> Supplied data
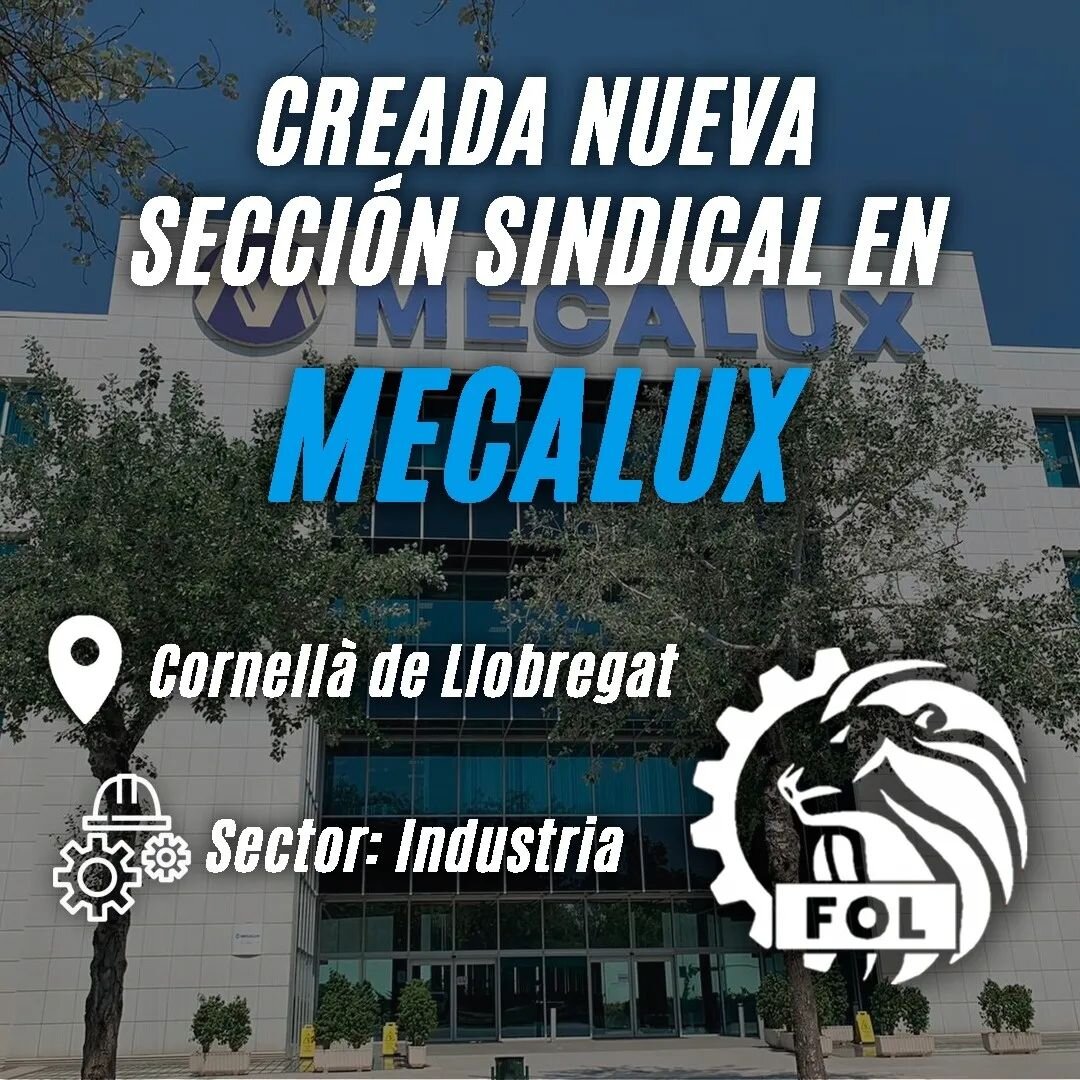 CREADA SECCIÓN SINDICAL EN MECALUX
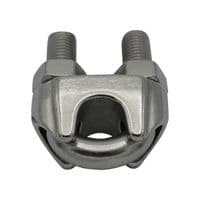 Wire Rope Grips Stainless Steel 13MM | SecureFix Direct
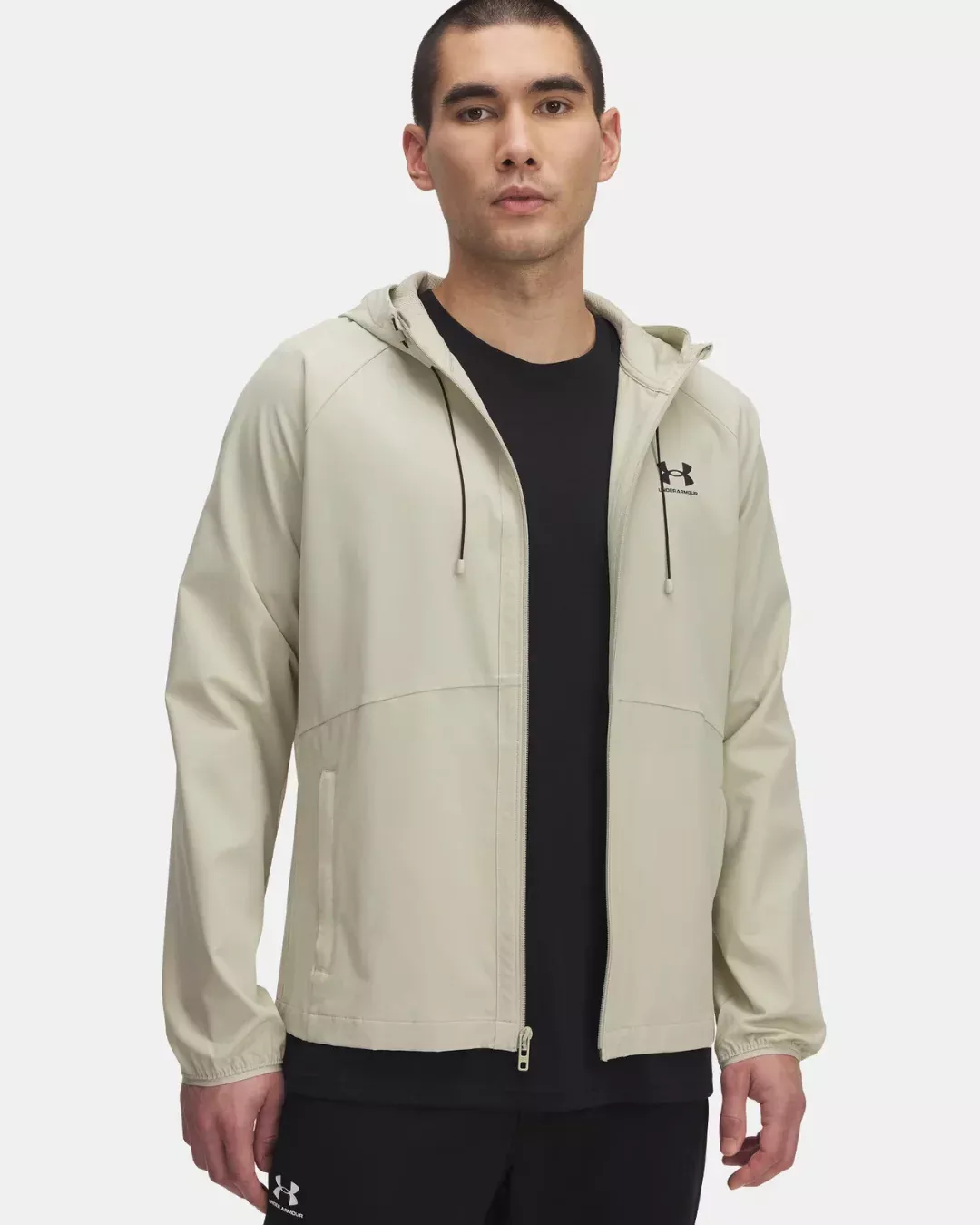 Veste Under Armour Running Storm - Beige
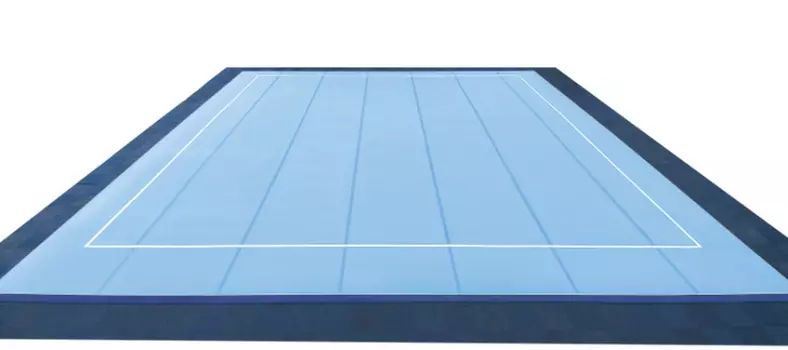 Помост для вольных упражнений SPIETH Gymnastics Moscow, пружинный, соревновательный 1790752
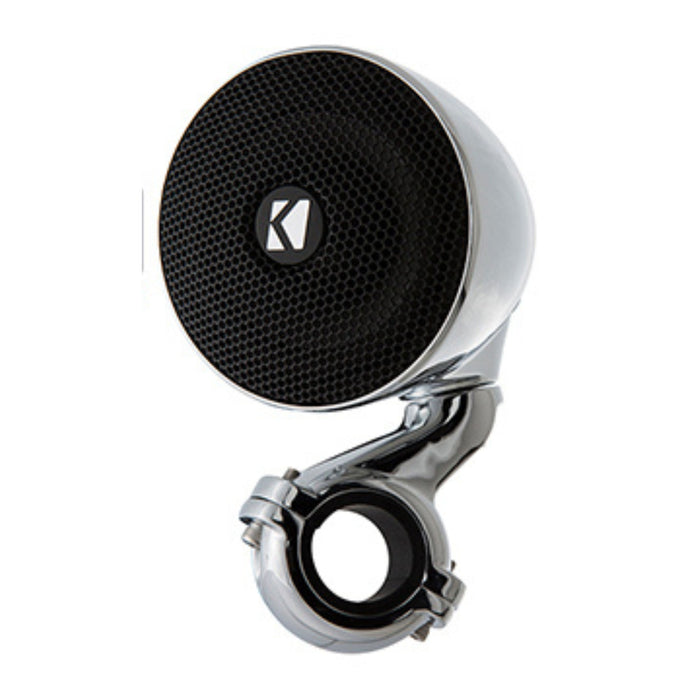 Kicker Mini Enclosed Weather Proof Speaker Pair, 3-Inch 4 Ohm 100W Peak 47PSM34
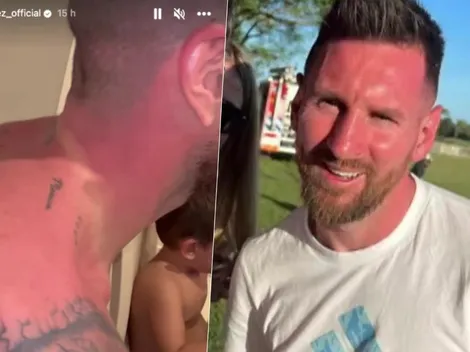 Jugadores de Argentina terminan quemados tras festejos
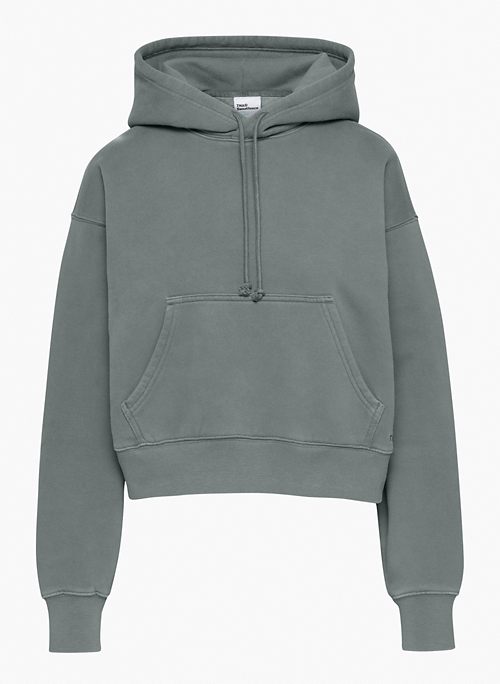 COZY FLEECE BOYFRIEND BOXY HOODIE - Relaxed pullover hoodie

> Directions
Take the part of the listing that opens with its first line and closes with the line containing "Jugadores de Argentina", and write those lines out again with "Beige" changed to "Black" and nothing else altered. Don't include the pictures.

> Written reply
 CREADA SECCIÓN SINDICAL EN MECALUX
 Wire Rope Grips Stainless Steel 13MM | SecureFix Direct
 Veste Under Armour Running Storm - Black
 Помост для вольных упражнений SPIETH Gymnastics Moscow, пружинный, соревновательный 1790752
 Kicker Mini Enclosed Weather Proof Speaker Pair, 3-Inch 4 Ohm 100W Peak 47PSM34
 Jugadores de Argentina terminan quemados tras festejos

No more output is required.